Culture Minister Leonid Novokhatko said the letter, signed by his deputy, Tymophy Kokhan, ‘contained no requirements or threats,’ but only cited Ukraine’s Law on Freedom of Conscience. Article 21 restricts religious services, unless otherwise authorised, to religious buildings, places of pilgrimage, private homes and cemeteries and, despite that, Ukrainian Catholics and other Christians have erected ‘prayer tents’ at the demonstration sites.
“This is not about any attempt to close the Ukrainian Greek Catholic Church,” Mr Novokhatko said. “To talk of closing any Church in Ukraine in modern conditions would be completely absurd.”
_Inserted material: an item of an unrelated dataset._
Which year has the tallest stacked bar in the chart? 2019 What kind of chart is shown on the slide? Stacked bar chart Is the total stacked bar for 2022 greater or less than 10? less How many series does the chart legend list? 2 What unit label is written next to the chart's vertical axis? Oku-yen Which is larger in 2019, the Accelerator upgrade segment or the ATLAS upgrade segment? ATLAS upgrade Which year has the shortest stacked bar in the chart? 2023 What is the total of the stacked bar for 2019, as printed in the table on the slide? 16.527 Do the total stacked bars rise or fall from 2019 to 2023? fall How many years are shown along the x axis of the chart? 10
Controversy over the letter followed a rally in last Sunday by 50,000 opponents of the president in the first major action of 2014. It took place the day after at least 10 were injured by baton-wielding police during a smaller protest outside a court in the capital.
In November and December, the Ukrainian Catholic Church, which combines the Byzantine liturgy with loyalty to Rome, backed protests against President Viktor Yanukovich after his late November withdrawal from a landmark deal with the European Union. On December 11, members of the permanent synod of the Ukrainian Catholic Church went to Kiev’s Independence Square to lead morning prayer.
Ukrainian Catholic bishops in neighbouring Poland said they felt ‘shock and disbelief’ that ‘organs of the state power’ were ‘threatening to repeat the scenario of 1946’, when the Ukrainian Catholic Church was outlawed by the Soviet regime.